Saturday, June 28, 2008

Hillary's Price and Obama's Faulty Judgment


"We need [Bill and Hillary Clinton] badly. Not just my campaign, but the American people need their service and their vision and their wisdom in the months and years to come because that's how we're going to bring about unity in the Democratic Party. And that's how we're going to bring about unity in America."
-- Barack Obama praising the Clintons during a "unity" rally in, well, Unity, New Hampshire.


"To anyone who voted for me and is now considering not voting or voting for Sen. [John] McCain, I strongly urge you to reconsider."

-- Paid endorser Hillary Clinton urging her supporters to sell out for free while she gets paid $10 million for her endorsement.

By SARA KUGLER
UNITY, N.H. (AP) - Barack Obama and Hillary Rodham Clinton sought Friday to turn the page on their bitter, history-making fight for the Democratic presidential nomination, declaring the next chapter is about beating Republican John McCain.

Choosing a small New Hampshire community aptly named Unity for their first joint appearance since the campaign ended, Obama and Clinton stood on a platform before thousands of cheering, shouting supporters and took turns praising each other and urging party solidarity. She called the nominee-in-waiting a standup guy and he declared: "She rocks. She rocks."

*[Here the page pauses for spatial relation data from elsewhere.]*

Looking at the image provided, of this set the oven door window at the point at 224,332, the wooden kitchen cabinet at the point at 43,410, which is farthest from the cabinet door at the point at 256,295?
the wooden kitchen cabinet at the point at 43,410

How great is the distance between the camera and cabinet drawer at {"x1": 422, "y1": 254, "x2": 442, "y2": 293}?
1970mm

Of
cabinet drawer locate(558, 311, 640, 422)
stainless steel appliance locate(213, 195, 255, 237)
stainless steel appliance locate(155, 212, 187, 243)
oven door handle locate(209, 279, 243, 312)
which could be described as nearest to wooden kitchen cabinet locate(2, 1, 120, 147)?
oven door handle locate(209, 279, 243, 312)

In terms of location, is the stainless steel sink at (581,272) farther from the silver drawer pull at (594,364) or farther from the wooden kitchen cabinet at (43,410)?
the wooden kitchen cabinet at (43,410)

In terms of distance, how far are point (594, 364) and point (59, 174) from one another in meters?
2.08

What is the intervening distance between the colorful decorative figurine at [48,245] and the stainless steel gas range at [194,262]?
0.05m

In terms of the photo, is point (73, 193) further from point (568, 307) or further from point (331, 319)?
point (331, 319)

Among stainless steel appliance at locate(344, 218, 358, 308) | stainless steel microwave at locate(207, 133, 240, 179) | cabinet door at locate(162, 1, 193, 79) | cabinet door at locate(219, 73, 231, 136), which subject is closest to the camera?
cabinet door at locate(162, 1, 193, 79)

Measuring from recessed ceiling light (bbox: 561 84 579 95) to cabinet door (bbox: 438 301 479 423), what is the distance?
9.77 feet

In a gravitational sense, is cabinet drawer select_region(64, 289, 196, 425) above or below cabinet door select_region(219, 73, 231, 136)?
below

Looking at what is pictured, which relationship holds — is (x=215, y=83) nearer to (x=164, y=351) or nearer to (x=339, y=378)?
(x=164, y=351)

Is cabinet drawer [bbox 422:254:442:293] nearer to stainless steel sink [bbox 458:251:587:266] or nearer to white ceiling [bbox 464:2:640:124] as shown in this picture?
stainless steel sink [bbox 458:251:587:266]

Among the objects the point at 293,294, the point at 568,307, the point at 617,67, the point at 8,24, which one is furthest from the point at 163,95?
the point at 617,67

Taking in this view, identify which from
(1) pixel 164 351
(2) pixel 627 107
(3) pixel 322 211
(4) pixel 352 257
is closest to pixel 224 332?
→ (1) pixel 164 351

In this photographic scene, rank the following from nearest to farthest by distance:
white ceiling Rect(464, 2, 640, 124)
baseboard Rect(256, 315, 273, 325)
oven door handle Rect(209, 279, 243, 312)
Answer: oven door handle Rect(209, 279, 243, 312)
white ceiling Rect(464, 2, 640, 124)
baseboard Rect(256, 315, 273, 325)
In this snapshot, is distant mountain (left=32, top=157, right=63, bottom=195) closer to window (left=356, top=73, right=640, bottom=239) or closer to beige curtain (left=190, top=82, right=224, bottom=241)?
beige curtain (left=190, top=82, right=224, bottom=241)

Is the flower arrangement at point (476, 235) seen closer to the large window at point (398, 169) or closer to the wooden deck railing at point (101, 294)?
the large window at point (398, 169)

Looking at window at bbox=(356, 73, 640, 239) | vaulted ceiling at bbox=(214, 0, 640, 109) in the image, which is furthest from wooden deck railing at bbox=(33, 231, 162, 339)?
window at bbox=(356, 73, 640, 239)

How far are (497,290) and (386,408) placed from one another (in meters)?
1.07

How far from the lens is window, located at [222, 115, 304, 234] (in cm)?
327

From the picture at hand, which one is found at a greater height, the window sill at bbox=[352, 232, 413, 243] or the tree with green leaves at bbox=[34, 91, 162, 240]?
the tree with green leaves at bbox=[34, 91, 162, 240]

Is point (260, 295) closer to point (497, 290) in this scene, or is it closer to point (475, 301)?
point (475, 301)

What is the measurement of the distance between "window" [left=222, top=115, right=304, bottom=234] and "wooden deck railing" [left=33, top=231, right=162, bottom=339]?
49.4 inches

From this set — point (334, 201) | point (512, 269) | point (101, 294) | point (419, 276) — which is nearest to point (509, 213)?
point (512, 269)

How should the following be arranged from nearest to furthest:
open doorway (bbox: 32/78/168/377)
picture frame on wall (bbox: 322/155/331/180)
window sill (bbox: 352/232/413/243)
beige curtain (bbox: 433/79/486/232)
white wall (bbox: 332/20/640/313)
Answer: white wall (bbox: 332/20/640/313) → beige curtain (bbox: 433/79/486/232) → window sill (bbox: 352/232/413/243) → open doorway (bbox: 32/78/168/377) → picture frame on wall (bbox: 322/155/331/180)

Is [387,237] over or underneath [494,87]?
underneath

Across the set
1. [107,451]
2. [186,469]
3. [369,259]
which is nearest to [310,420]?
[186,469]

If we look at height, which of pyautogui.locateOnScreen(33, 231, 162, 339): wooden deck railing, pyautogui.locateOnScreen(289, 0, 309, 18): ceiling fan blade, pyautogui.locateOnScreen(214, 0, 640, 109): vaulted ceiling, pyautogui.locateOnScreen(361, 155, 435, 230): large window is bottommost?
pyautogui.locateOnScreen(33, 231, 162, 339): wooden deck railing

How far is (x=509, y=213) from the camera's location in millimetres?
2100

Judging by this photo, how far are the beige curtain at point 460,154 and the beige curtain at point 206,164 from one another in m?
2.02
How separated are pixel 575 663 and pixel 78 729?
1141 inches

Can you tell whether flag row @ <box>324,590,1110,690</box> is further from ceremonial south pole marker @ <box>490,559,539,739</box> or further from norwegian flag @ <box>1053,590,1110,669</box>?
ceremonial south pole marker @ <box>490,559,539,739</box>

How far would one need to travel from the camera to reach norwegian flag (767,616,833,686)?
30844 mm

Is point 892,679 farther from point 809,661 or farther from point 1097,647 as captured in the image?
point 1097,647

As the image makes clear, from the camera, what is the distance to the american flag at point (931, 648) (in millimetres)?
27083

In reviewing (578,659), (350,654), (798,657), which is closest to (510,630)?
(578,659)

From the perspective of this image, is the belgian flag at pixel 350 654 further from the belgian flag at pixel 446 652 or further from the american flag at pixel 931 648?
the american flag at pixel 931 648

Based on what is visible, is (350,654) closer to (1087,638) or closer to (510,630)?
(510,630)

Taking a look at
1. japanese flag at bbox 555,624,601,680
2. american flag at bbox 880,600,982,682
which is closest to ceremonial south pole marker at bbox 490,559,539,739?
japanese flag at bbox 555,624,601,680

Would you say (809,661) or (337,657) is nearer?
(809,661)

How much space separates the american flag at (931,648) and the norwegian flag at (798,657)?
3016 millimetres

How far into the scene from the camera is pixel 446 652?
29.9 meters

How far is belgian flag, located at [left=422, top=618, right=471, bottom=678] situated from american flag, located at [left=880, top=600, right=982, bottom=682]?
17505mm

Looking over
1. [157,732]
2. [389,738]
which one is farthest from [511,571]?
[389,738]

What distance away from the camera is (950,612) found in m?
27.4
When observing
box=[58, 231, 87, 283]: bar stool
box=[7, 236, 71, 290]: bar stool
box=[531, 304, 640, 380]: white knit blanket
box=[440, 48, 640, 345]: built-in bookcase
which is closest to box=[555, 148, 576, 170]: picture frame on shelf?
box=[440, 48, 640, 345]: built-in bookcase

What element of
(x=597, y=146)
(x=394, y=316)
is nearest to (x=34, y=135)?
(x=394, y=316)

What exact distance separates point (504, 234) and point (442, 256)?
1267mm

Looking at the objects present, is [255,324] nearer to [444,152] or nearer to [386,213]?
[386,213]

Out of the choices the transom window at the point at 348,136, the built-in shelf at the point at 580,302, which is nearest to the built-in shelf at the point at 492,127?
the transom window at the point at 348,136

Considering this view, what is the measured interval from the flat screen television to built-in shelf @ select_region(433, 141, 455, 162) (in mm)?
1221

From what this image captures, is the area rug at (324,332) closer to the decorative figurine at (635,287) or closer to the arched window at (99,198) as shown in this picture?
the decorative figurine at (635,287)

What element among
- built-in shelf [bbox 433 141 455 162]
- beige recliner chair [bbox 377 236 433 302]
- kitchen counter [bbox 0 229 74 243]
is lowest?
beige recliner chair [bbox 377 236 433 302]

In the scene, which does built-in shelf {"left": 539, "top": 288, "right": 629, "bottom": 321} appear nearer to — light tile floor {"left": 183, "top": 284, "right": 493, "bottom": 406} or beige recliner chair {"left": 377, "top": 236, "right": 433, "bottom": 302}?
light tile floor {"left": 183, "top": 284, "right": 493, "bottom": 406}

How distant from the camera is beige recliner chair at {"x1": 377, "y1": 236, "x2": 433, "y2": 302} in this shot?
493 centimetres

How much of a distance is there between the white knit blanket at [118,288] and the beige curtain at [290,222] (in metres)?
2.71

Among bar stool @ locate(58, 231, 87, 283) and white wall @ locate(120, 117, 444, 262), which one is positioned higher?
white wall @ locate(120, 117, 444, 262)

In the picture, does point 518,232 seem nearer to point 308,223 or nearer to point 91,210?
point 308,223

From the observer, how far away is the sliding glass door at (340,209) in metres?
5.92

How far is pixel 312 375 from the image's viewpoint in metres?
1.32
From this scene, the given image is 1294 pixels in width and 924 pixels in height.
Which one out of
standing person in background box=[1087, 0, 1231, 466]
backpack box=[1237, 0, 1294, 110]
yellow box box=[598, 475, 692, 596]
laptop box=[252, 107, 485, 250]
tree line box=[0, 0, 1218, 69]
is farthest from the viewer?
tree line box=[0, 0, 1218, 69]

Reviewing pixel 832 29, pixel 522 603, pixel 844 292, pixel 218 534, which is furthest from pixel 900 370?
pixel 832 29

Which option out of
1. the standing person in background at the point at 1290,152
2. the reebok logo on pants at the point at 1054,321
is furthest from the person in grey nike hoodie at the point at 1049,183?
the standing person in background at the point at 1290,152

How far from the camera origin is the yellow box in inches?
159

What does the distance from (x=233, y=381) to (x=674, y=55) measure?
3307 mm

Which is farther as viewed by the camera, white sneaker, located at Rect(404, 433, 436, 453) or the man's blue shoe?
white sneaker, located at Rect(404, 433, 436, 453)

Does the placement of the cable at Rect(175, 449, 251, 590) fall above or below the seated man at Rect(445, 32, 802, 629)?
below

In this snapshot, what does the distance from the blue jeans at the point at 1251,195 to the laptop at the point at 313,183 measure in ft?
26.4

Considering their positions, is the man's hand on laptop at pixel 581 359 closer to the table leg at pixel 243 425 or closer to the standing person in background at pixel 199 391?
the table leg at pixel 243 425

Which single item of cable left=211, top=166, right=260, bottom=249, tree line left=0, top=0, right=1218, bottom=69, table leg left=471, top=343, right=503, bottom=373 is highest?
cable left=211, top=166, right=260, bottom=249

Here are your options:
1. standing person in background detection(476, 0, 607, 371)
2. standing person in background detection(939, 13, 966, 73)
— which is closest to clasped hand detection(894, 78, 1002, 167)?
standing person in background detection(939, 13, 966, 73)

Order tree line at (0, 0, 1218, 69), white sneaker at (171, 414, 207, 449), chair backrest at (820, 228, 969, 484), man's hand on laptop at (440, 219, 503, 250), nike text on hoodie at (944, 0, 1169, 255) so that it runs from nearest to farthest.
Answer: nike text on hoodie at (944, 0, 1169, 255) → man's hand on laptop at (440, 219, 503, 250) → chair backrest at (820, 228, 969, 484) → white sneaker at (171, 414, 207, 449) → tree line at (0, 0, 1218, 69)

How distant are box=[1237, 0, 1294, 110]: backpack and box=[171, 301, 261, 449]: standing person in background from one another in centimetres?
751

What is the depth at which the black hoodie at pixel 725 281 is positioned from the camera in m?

They came together in this hamlet where each won 107 votes in January's primary. Body language rivaled campaign rhetoric as attention-getter of the day. And a pair rendered distant by a marathon campaign acted like teammates, alternately exhorting the rank-and-file to put any recriminations behind them.


Clinton noted that they had stood "toe to toe" against each other in a primary season fight that began almost two years ago and declared the time has come to "stand shoulder to shoulder" against the GOP. They seemed equally determined to regain a White House that their party hasn't seen since her husband, President Clinton, left at the start of 2001.

If there was ever any doubt that Barack Obama's judgment is faulty at best, this should be it. America needs the Clintons as much as she needs another nuclear accident at Three Mile Island or another Civil War. Even the leadership of the national Democratic Party turned the chapter, to steal a metaphor, on the Clintons this election season by backing Barack Obama and urging Hillary to drop out of the race.

Über Liberal senators Patrick Leahy, John Kerry and Ted Kennedy as well as former Clinton administration Energy Secretary Bill Richardson are only a few of the many Democratic Party luminaries to give the freshman NY senator the boot. If they rejected her, and Bill, why should America take them?

Like it or not, those of us who had hoped we had heard the last of Hillary after she "conceded" to Barack Obama, are sorely disappointed she will be a visible part of the Obama campaign. She has to. She is being paid $10 million dollars to publicly "endorse" her former rival.

I think it's ironic that Oprah, arguably the wealthiest and one of the most powerful Black women in America, is no longer campaigning for Obama while Hillary "Hard Working Americans, White Americans" Clinton is.

But then again, Oprah doesn't need the money. Hillary does.